# Your task
Could you reproduce the material below exactly, from the line containing "order: Proboscidea" through its last line, and leave out everything else?

# Input data
-------
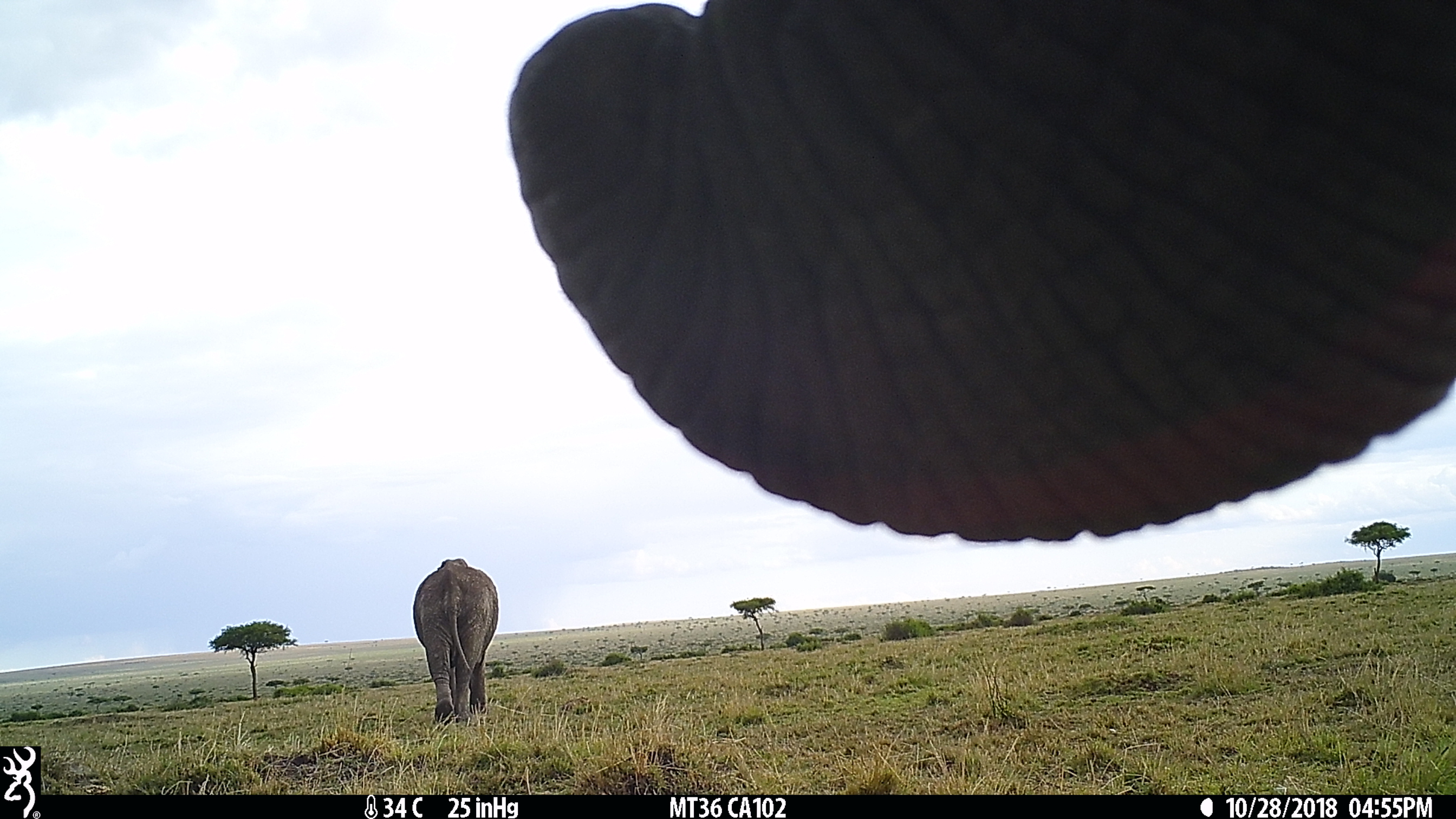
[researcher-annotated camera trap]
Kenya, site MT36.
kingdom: Animalia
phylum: Chordata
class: Mammalia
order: Proboscidea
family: Elephantidae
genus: Loxodonta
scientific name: Loxodonta africana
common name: elephant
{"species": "elephant (Loxodonta africana)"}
-------
# Result of this exercise
order: Proboscidea
family: Elephantidae
genus: Loxodonta
scientific name: Loxodonta africana
common name: elephant
{"species": "elephant (Loxodonta africana)"}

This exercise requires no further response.